Most of our parents met just before their big day. If they were lucky, that is! Some had to make do with awkward pictures of each other before they finally met at the mandap. And even if some did have a love marriage, they didn’t go on dates. They snuck out of their houses to have a talk under a tree or take a walk together. Back then, it was how our elders interacted.
But times have changed and so has the youth of this era. We go on dates. It could be a blind one. Or one set up through Tinder or even Facebook. We decide a time and place and rendezvous there. We meet, we eat and we talk. At the end of it all, we try and decide whether this is going to continue or if we have had enough. And this is exactly why the impressions you make matter.
If you keep going on first dates that never turn into a second or a third, you might be doing something wrong or something that’s putting them off. But do not fear! I am here to tell you exactly what are the big ‘No’s’ when it comes to first dates. Avoid them at all cost. Or you might end up stuck in a loop of first dates forever.
1. Not arriving on time
I swear to God this is so important on a first date. Imagine this, you have decided on a place and time with this person like a hundred times already. You two like and are anxious to meet each other. And then that person arrives two frigging hours late and gives an excuse like “Oh, I had to shave my beard properly” or “My hair was a bit messy”. Realise one thing now, people hate waiting. Be it anything, for food or for other people. They don’t like it at all. It shows slack and disinterest and can perfectly put off your date.
Moreover, think of it this way, maybe your date planned something or had someplace to go after the date got over. But you waltzed in like one who can do no wrong a whole hour or two late and then you expect a second date? No way! There is a window period – you can be late for the most fifteen minutes, maybe five more if it was an important meeting you are coming from. If there’s an emergency, make sure to update your date and don’t just leave them waiting alone.

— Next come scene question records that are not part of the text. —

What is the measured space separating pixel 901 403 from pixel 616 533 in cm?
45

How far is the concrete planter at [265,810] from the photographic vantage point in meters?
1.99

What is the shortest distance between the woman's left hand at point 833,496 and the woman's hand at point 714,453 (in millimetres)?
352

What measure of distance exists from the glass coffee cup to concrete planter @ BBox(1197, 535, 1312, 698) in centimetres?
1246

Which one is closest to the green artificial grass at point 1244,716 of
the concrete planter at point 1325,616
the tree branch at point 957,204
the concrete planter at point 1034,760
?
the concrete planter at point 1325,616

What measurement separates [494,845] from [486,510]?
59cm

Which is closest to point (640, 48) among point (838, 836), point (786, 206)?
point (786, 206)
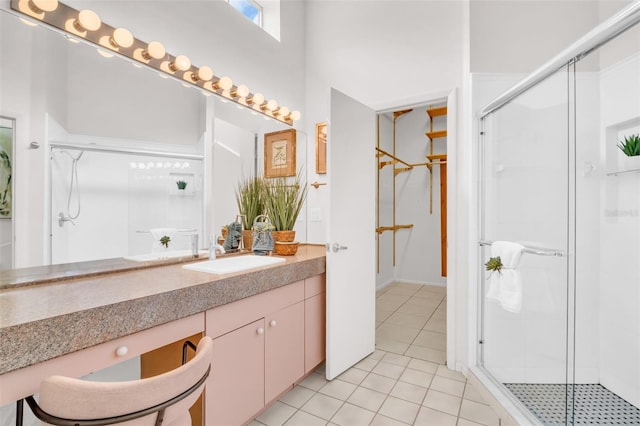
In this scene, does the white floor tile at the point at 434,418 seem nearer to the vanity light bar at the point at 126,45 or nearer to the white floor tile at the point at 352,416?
the white floor tile at the point at 352,416

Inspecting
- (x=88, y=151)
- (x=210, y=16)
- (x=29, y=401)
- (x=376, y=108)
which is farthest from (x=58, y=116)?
(x=376, y=108)

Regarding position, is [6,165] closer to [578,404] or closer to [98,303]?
[98,303]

That’s just rude.
2. Try to avoid scratching different body parts
And you know what I mean, scratching your hand or neck is one thing – don’t go doing that to your crotch. It is rude and people, especially your date, does not want to see that at all. In any case, if you have a problem like this – go to the washroom, scratch everything, pick and clean your nose while you’re at it. Clean your hands and go in there like a free man with nothing to fear. Though many people can’t control it, do not bite your nails as well. It shows nervousness and your date doesn’t need to realise that so early. But a little is okay, I guess. Sometimes a bit of slack can be adorable.

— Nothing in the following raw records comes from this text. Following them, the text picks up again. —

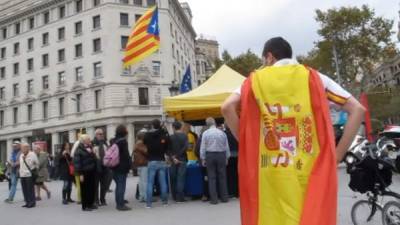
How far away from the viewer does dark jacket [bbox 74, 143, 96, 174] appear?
35.5 feet

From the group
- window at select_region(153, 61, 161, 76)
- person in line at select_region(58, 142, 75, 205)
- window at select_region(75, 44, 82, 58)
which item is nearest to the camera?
person in line at select_region(58, 142, 75, 205)

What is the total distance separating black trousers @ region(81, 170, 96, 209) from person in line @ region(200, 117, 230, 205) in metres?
2.66

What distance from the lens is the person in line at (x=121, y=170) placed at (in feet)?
34.4

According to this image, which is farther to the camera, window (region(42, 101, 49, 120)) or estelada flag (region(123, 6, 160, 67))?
window (region(42, 101, 49, 120))

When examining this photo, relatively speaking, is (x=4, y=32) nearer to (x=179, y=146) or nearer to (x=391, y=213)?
(x=179, y=146)

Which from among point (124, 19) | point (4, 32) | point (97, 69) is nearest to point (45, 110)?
point (97, 69)

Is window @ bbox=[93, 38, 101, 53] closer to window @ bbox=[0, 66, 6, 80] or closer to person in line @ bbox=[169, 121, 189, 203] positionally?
window @ bbox=[0, 66, 6, 80]

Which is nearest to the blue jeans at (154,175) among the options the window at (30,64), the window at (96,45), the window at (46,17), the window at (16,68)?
the window at (96,45)

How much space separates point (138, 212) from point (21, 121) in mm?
53271

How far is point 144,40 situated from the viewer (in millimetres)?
18609

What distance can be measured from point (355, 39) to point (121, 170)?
3878 cm

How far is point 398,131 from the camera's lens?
13602mm

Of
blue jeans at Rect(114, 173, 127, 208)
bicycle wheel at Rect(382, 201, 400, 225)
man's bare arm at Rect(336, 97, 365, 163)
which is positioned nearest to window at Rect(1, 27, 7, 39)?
blue jeans at Rect(114, 173, 127, 208)

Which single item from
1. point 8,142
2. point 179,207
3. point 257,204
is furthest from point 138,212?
point 8,142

3. Don’t keep on drinking water
It will just make you want to pee and make your date probably think that you want to end the date too quickly. Plus, you can’t really get to talk to a person and know anything about them if you are at the urinal like sixty percent of the time. For all you know, that person could be a serial killer! Just kidding. No one admits to being a serial killer just on the first date.
4. Don’t hog the food
I am sorry if you think this is too much for you, but I have heard and read people who complain that their date or some person at their table was stuffing food in their mouth as if that was the only thing they were able to see. We realise that you love food, and food should be loved, but that is not what you are there for, are you now?
5. Do not ask private or personal questions
Most people know better of course! But there are some who might not. See the thing about personal questions is that you should never ask them. It is just not your business to know whether they are a virgin or how many girlfriends they have had etc. These questions show two things – you have no respect for someone’s privacy and you have no interest in that person but their past. This person won’t give you a second date and might even make sure that you don’t have first dates with some other people.
6. Do not look down on them
If they order pasta and you don’t like it, order something else instead. Don’t judge them or keep asking why they like pasta so much. It is plain sad and shallow. Try and not to be judgemental about others’ choice of drink, food, music or movies. Anything really. It is seriously none of your business. If something makes them happy, who are you to take that away from them?
7. Do not go talking about your ex
Your date is going to be so put off about this. Talk about your childhood, the cities you have visited, favourite television shows or movies. If you do keep talking about your ex, it’s only going to portray that you aren’t over them. And after that? No chance of a second date. No one wants to get into a complicated relationship.
8. Do not avoid splitting the bill
None of us are Mukesh Ambani’s children here. We all are hard working people. Be it guy or a girl, don’t expect the other party to pay the whole damn bill. You enjoyed this equally and you should end this equally too. It’s going to show that you are woke and a no-nonsense person.
And now you know what not to do on a first date. So, don’t worry. It will be all right. Calm down, take deep breaths and go for it. Also, don’t be late.